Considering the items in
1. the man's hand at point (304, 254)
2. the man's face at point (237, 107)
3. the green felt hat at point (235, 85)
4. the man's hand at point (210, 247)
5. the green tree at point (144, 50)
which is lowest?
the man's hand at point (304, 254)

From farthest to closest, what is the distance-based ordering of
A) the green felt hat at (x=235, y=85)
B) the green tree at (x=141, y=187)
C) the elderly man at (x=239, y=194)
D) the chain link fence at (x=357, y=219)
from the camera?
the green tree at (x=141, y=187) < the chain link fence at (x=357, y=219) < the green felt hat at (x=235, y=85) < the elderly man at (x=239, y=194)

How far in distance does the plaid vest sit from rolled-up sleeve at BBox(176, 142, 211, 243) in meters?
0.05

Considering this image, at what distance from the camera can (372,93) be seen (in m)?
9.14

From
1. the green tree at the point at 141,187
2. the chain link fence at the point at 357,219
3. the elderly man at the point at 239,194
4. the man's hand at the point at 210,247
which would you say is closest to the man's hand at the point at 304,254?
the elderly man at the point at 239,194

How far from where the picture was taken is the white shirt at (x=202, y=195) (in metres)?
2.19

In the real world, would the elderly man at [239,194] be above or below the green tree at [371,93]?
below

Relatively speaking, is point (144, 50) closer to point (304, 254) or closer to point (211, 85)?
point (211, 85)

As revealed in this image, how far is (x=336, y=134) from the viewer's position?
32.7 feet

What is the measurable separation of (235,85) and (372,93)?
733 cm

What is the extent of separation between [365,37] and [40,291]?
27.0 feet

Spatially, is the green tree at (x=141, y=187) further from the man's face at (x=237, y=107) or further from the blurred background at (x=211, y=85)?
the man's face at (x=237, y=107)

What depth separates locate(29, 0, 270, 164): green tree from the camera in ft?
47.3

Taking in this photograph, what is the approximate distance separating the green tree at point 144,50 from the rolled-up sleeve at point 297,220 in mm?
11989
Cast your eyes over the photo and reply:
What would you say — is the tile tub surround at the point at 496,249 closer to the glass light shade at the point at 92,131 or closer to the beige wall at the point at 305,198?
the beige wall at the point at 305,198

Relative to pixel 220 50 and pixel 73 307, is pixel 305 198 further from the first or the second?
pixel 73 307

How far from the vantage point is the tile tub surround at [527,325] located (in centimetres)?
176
────────────────────
■ Given instruction ■
Rewrite the records above, replacing "plaid vest" with "checkered vest" and leaving everything else unchanged.

■ Output for this task ■
Considering the items in
1. the man's hand at point (304, 254)
2. the man's face at point (237, 107)
3. the green felt hat at point (235, 85)
4. the man's hand at point (210, 247)
5. the green tree at point (144, 50)
which is lowest?
the man's hand at point (304, 254)

From farthest to closest, what is the distance-based ordering of
A) the green felt hat at (x=235, y=85)
B) the green tree at (x=141, y=187)
C) the elderly man at (x=239, y=194)
D) the chain link fence at (x=357, y=219)
from the camera?
the green tree at (x=141, y=187) < the chain link fence at (x=357, y=219) < the green felt hat at (x=235, y=85) < the elderly man at (x=239, y=194)

How far in distance does the checkered vest sit from rolled-up sleeve at BBox(176, 142, 211, 243) in meters?
0.05

Considering this image, at what distance from the camera can (372,93) be seen (in m)?
9.14

From
1. the green tree at the point at 141,187
2. the chain link fence at the point at 357,219
3. the elderly man at the point at 239,194
4. the man's hand at the point at 210,247
which would you say is closest to the man's hand at the point at 304,254?
the elderly man at the point at 239,194

How far from where the picture was taken is the white shirt at (x=202, y=195) (in metres)?
2.19

In the real world, would the elderly man at [239,194] be above or below the green tree at [371,93]?
below

Relatively speaking, is point (144, 50) closer to point (304, 254) or closer to point (211, 85)?
point (211, 85)

As revealed in this image, how far is (x=336, y=134) from the viewer's position?
32.7 feet

What is the measurable separation of (235,85) and (372,93)?
733 cm

What is the extent of separation between [365,37] and [40,291]?
27.0 feet

Spatially, is the green tree at (x=141, y=187) further from the man's face at (x=237, y=107) or further from the blurred background at (x=211, y=85)?
the man's face at (x=237, y=107)

What depth separates locate(29, 0, 270, 164): green tree from the camera in ft?
47.3

Taking in this photograph, what is the approximate distance separating the green tree at point 144,50 from the rolled-up sleeve at point 297,220 in mm?
11989
Cast your eyes over the photo and reply:
What would you say — is the tile tub surround at the point at 496,249 closer to the glass light shade at the point at 92,131 or closer to the beige wall at the point at 305,198?
the beige wall at the point at 305,198

Relative to pixel 220 50 and pixel 73 307, is pixel 305 198 further from the first or the second?
pixel 73 307

How far from the vantage point is the tile tub surround at [527,325] located (in centimetres)?
176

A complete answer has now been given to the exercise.